Investigation of the substrate binding and catalytic groups of the P-C bond cleaving enzyme, phosphonoacetaldehyde hydrolase.

Kinetic studies with substrate analogs and group-directed chemical modification agents were carried out for the purpose of identifying the enzyme-substrate interactions required for phosphonoacetaldehyde (P-Ald) binding and catalyzed hydrolysis by P-Ald hydrolase (phosphonatase). Malonic semialdehyde (Ki = 1.6 mM), phosphonoacetate (Ki = 10 mM), phosphonoethanol (Ki = 10 mM), and fluorophosphate (Ki = 20 mM) were found to be competitive inhibitors of the enzyme but not substrates. Thiophosphonoacetaldehyde and acetonyl phosphonate underwent phosphonatase-catalyzed hydrolysis but at 20-fold and 140-fold slower rates, respectively, than did P-Ald. In the presence of NaBH4, acetonyl-phosphonate inactivated phosphonatase at a rate exceeding that of its turnover.
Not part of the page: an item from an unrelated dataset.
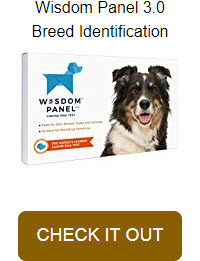 Dog DNA Test Kit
Sequence analysis of the radiolabeled tryptic peptide generated from [3-3H]acetonylphosphonate/NaBH4-treated phosphonatase revealed that Schiff base formation had occurred with the catalytic lysine. From the Vm/Km and Vm pH profiles for phosphonatase-catalyzed P-Ald hydrolysis, an optimal pH range of 6-8 was defined for substrate binding and catalysis. The pH dependence of inactivation by acetylation of the active site lysine with acetic anhydride and 2,4-dinitrophenyl acetate evidenced protonation of the active site lysine residue as the cause for activity loss below pH 6. The pH dependence of inactivation of an active site cysteine residue with methyl methanethiol-sulfonate indicated that deprotonation of this residue may be the cause for the loss of enzyme activity above pH 8.